Why Leads and Clicks alone don’t work

Because of the scenario above, more businesses are focused on making sure they’re bringing in actual leads, which will hopefully convert to customers. You may pay your advertising agency a pre-agreed amount for each lead that comes through – for example, filling up a form or downloading an app or submitting a credit card application.

Your agency or your marketing team may be bringing thousands of leads a month, which is a great start. But put yourself into the shoes of your Chief Sales Officer. Imagine getting 1000 leads, paying a previously agreed upon amount for each lead, and making no sales out of them. We’re back to square one. Junk leads are little better than vanity metrics.

For certain industries, the sales process is complex or the product is pricey. Real estate, education, credit cards, e-wallet registrations or even high-end automobiles, require a screening process to ensure leads meet certain eligibility requirements (e.g. income levels, credit history, identity verification).

Since revenue from a home purchase is a substantial amount, the marketer would agree to a large cost per lead. However, this cost per lead can backfire, if the acquisition or lead is defined as “each successful viewing”.

Here’s the mathematics:

  1. You agree to pay USD 500 per application for a property viewing.
  2. You get 200 applications at the end of your first quarter.
  3. Unfortunately, out of those 200 applications, most of them turn out to be casual browsers. Only 1 makes a down payment for a home worth USD 185,000.
  4. You would have paid USD 100,000 for only 1 successful application.
  5. And the company only makes USD85,000 for that sale after deducting the amount paid to their agency.

You’ve also wasted your sales team’s time chasing after prospects who aren’t serious about buying a home. Not a very efficient campaign, whichever way you measure it.

Moving towards a Cost-Per-Outcome model for business success

Now imagine if you choose to pay for the actual sale instead. We call this a Cost-Per-Outcome.

  1. You agree to pay USD 10,000 CPO to your agency
  2. The agency still brings in 200 leads, but only 1 sale is closed
  3. Even though you increased your Cost-Per-Outcome (CPO) 20x (from USD 500 to USD 10,000), you only pay USD10,000.
  4. And you’re left with USD175,000 after paying your agency.

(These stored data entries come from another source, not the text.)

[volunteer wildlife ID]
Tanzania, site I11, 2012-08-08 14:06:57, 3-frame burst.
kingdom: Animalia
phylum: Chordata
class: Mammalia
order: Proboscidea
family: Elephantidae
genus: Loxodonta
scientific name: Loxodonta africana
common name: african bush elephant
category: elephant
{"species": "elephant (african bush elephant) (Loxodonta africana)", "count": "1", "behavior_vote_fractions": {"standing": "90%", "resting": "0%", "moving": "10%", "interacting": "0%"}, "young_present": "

Marketing looks good.  Sales are happy as they’re left with time to search for more serious buyers. The business is in better shape.

A Framework for Setting Cost-per-outcome (CPO) 

The process for setting a CPO for campaigns can vary based on the desired outcome, and the nature of the business.

Here are a few things to consider before setting cost-per-outcome targets for your agency:


Based on your industry, category, experience, and past campaign performance; set appropriate benchmarks for CPO for your agency.

Depth of Journey

Choose to pay only for your desired outcome, which could be a successful credit card application, app sign-up, or even the number of final approvals/sales – it’s really up to you to decide.


Forecasting potential monthly growth in your category/product niche will give you an indication of whether this works.

Risk Assessment

Transparency on platform restrictions, attribution alignments, feedback loops for qualified closures, and assessment of remarketing capabilities.

With the CPO pricing model, advertising becomes an investment, instead of a sinkhole for cash. Clients only end up paying for desired outcomes, without risking heavy spend. As we head into the new normal, we need new approaches to marketing and sales — one that ensures marketing is contributing to the bottomline of the business, and helps sales get their job done better.